We don’t necessarily just target MBA schools. We actually target 45 different schools known for their engineering programs, and many of them also do a good job graduating MBAs. There’s nothing more valuable than an engineering undergrad with an MBA graduate degree. In Europe and Asia, we have a very similar global strategy with targeting with engineering schools for MBAs.
How often do you hire people from outside the US to work for Intel in the US?
It’s very limited, but we have done it. It’s been more targeted and focused with a couple people here or there.

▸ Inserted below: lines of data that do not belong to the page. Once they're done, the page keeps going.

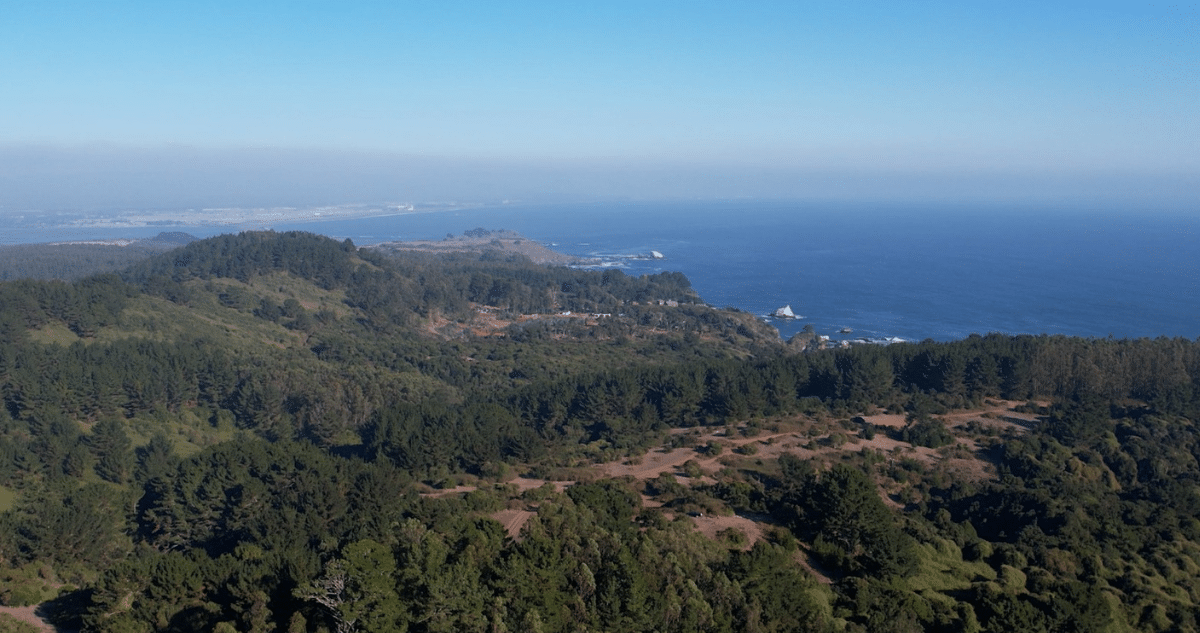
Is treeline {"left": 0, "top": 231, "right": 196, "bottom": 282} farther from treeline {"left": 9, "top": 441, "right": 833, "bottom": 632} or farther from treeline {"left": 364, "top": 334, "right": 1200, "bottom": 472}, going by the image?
treeline {"left": 9, "top": 441, "right": 833, "bottom": 632}

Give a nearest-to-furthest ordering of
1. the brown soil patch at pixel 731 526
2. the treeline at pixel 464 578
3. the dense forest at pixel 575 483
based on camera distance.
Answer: the treeline at pixel 464 578 → the dense forest at pixel 575 483 → the brown soil patch at pixel 731 526

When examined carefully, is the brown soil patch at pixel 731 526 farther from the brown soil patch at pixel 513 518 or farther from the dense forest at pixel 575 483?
the brown soil patch at pixel 513 518

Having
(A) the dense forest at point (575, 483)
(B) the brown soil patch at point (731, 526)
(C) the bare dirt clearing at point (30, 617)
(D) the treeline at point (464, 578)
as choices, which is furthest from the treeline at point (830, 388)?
(C) the bare dirt clearing at point (30, 617)

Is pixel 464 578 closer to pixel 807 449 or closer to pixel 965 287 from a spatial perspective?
pixel 807 449

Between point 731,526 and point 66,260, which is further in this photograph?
point 66,260

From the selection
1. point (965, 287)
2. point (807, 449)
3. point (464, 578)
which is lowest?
point (965, 287)

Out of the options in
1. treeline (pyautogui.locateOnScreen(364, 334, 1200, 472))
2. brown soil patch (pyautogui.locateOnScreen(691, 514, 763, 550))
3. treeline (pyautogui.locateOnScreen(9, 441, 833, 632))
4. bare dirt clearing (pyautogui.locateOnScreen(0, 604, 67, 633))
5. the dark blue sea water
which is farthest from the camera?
the dark blue sea water

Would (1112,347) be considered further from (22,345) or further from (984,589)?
(22,345)

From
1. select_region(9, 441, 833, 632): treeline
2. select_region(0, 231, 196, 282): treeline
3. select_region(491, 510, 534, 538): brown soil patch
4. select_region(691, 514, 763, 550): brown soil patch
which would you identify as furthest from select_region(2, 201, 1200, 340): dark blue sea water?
select_region(0, 231, 196, 282): treeline

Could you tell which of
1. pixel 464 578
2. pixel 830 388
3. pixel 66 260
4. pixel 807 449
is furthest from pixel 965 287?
pixel 66 260
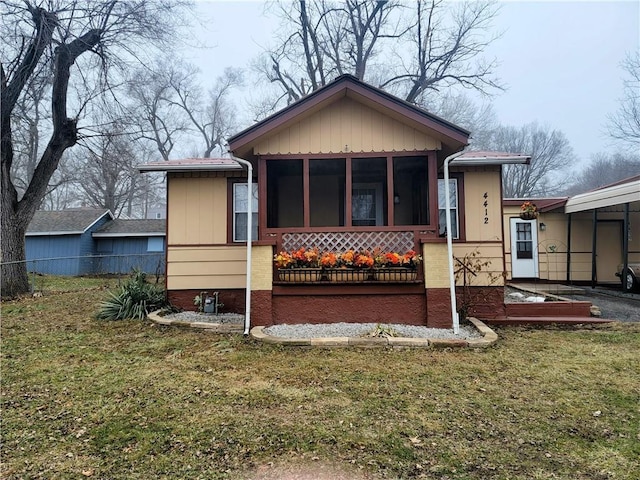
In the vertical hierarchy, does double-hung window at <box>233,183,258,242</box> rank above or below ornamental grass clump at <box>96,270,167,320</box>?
above

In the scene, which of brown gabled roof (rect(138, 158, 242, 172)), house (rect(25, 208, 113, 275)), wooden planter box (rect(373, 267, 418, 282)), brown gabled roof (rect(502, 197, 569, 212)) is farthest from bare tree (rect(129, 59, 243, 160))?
wooden planter box (rect(373, 267, 418, 282))

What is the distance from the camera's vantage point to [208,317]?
21.7ft

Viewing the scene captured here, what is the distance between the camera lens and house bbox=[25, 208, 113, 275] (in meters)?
18.0

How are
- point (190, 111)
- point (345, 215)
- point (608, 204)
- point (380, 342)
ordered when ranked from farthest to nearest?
point (190, 111)
point (608, 204)
point (345, 215)
point (380, 342)

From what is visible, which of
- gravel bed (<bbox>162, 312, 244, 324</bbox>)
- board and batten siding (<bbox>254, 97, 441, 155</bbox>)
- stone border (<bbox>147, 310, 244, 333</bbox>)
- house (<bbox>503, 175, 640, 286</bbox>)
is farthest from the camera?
house (<bbox>503, 175, 640, 286</bbox>)

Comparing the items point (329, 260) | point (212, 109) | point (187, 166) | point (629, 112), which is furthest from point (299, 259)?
point (212, 109)

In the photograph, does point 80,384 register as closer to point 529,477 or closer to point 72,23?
point 529,477

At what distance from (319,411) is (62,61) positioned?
1154 cm

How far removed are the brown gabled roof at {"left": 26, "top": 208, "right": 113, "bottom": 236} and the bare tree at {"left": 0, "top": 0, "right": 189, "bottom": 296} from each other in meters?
8.87

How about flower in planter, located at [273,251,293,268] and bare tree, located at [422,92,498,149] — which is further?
bare tree, located at [422,92,498,149]

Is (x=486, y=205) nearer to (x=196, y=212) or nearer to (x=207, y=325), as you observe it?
(x=207, y=325)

The Accelerated Leadership Program is a U.S.-driven program, but we do not ignore it if someone wants to come over here for an assignment. For example, Finance might want to hire someone in Europe and bring them over for training for a few months.
What are some exciting projects an MBA might work on in your Summer Internship program?
We are actually in the process of finalizing some of those assignments right now. What we try to do in the intern space, is make sure the business group isn’t having somebody just come in to fill a position, but to work on a good project for that summer. There’s a couple of fun, exciting projects going on right now: there’s one in our gaming group and helping to figure out how we could serve the gaming industry. Another one is in our Automotive Solutions Division and looking at our entry into multibillion dollar markets for advanced driver assistance. They are pretty meaty projects. MBAs are working on these levels of assignments and it’s pretty exciting.
There’s no hard deadline for the summer internship program; I wouldn’t discourage anybody from applying.
What are some common mistakes that applicants make in the application/interview process?
The biggest one, whether it’s an MBA student, an engineering student or an experienced hire, is being unprepared. I’ve had people come in who say “I don’t really know what Intel does.” My first thought is that they didn’t do the research to understand what segments and what markets we are in. People say “Oh yeah, you just make computer chips.” That can be a turnoff to a manager.
There’s a lot of competition out there and there’s a lot of people who can do the same jobs, so what is that differentiator for you? Being able to describe that uniqueness and creativity is what separates you from others. What we look for are the ones who have been innovators and are creative; they have the passion and desire to want to change the world. The “innovate or die” concept, that’s what thrives at this company.
There was one person who, instead of sending us a resume, sent us a video of themselves, which demonstrated their creativity skills. It was just about him and said “This is why Intel should hire me.” We were completely amazed. We interviewed him simply based on the fact that he sent that.
What’s the typical starting salary for an MBA?
It really depends on the work experience. Somebody with an undergrad in engineering and an MBA will probably see a higher starting salary than someone who just has the academic side and not a lot of work experience. It’s hard to say. There are ranges depending on the type of experience and the education they have.
Many MBAs want to work for Intel (according to CNN's top 100 MBA employer list). Why did you choose to work at Intel?
I had always been interested in the computer industry. After I graduated from Arizona State and joined Intel, I didn’t really know what I wanted to do yet. I started down one path and expanded and continued to grow. I have one criterion: when it’s not fun and exciting, I will leave, but I've now been here for 17 years so it's been great.